FNZ 13 - Encyrtidae (Insecta: Hymenoptera) - Encrytids in Biological Control
Noyes, JS 1988. Encyrtidae (Insecta: Hymenoptera). Fauna of New Zealand 13, 192 pages.
( ISSN 0111-5383 (print), ; no. 13. ISBN 0-477-02517-X (print), ). Published 09 May 1988
Encyrtids in Biological Control
The family Encyrtidae is one of the most important insect groups to be used in the biological control of insect pests. In a review of biological control edited by Clausen (1978) it is apparent that more species of Encyrtidae have been used than any other single family of insects except Coccinellidae and Braconidae. Clausen's review lists no fewer than 97 programmes worldwide in which at least partial control of the target pest species was achieved using encyrtids as the main controlling agent. Full economic control was achieved in 32 instances. Use of encyrtids has been greatest in the control of homopterous pests of agriculture and horticulture, notably of Coccidae and Pseudococcidae.

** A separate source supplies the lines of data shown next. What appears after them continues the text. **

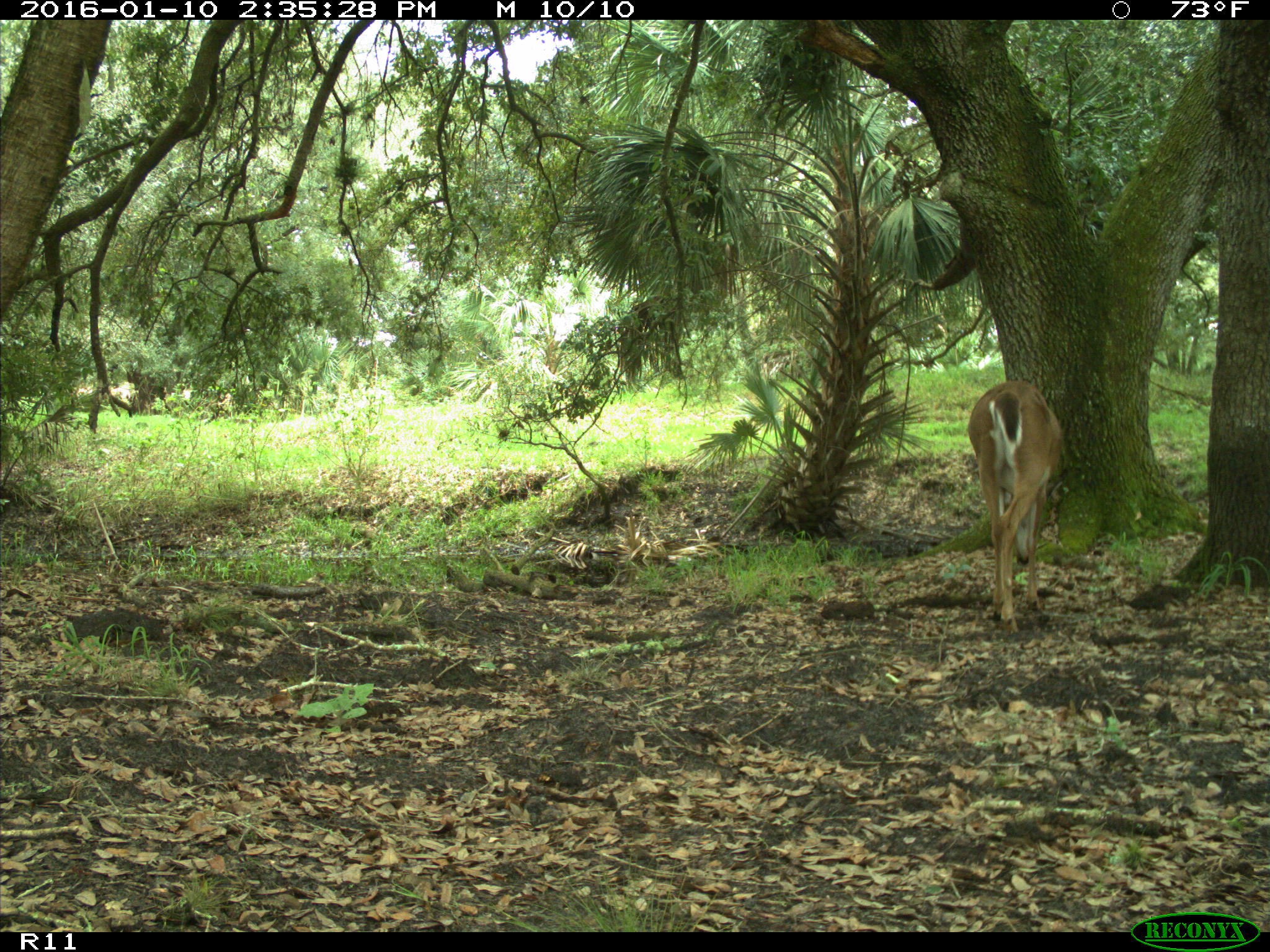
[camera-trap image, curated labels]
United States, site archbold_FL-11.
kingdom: Animalia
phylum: Chordata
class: Mammalia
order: Artiodactyla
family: Cervidae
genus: Odocoileus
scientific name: Odocoileus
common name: deer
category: unidentified deer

In New Zealand, encyrtids have been widely employed in the attempted control of several agricultural and horticultural pests since the early part of this century. Of the nine species recorded as having been introduced for this purpose, three have proved effective in controlling the target species. The first recorded introductions were in 1921, when Microterys flavus and Coccidoctonus dubius were liberated in the Nelson area. M. flavus was introduced against Coccus hesperidum, a pest of citrus and greenhouse plants, and has since controlled this pest to a considerable extent (Gourlay 1930b; Miller et al. 1936). C. dubius, a hyperparasite, was introduced in the mistaken belief that it was a primary parasite of Saissetia oleae. It has since been reared in small numbers, as a hyperparasite of pteromalid parasites of S. oleae and Eriococcus sp. (Valentine 1967). Metaphycus lounsburyi, a native of South Africa, was introduced into the Nelson area in 1922 against Saissetia oleae, a pest of fruit trees (Miller et al. 1936). It has become established, having recently been found in the Auckland area. A most successful introduction programme was then undertaken against the golden oak scale, Asterolecanium variolosum. This was proving to be a major pest of oak in many areas, and in 1923 a control programme was initiated using Habrolepis dalmanni. Between that year and 1928, eight consignments of the parasite were received from Washington State and released in the Christchurch and Nelson areas. The first adults were recovered in the field in 1925 in the Nelson area. and by 1933 the parasite had spread to most areas where the scale was present (Gourlay 1935). Control was achieved, and the scale is now no longer considered a pest (see Doull 1955).
Most subsequent control programmes have been less successful. Leptomastidea abnormis was introduced in an effort to control mealybug on fruit trees, but apparently it failed to become established (Miller et al. 1936). In 1933 Tetracnemoidea breivicornis was introduced from Australia against mealybug on fruit trees (Bartlett in Clausen 1978). Although it became established it has not been successful (Miller et al. 1936). Copidosoma desantisi (as C. koehleri) was imported from Australia in 1949 for release against Phthorimaea operculella, a pest of potato, but was not released. In 1964 Copidosoma koehleri was introduced from California for control of the same pest. It was released in several areas of both main islands (E.W. Valentine, pers. comm.), but apparently failed to establish. The most recent use of encyrtids in biocontrol programmes in New Zealand was the introduction in 1969 of Copidosoma floridanum from Australia for the control of Chrysodeixis eriosoma, one of the most serious pests of horticulture in New Zealand. The parasite has since become well established. and is proving effective as a controlling agent (Thomas 1975; as Litomastix sp.).
Other established species which may have been introduced for biocontrol purposes, but for which no introductions have been recorded, are: Encyrtus infelix to control Saissetia olea; Encyrtus lecaniorum to control Coccus hesperidum; Metaphycus timberlakei to control Parthenolecanium persicae; Tachinaephagus zealandicus to control synanthropic Diptera; and Tetracnemoidea peregrina and T. sydneyensis to control Pseudococcus longispinus.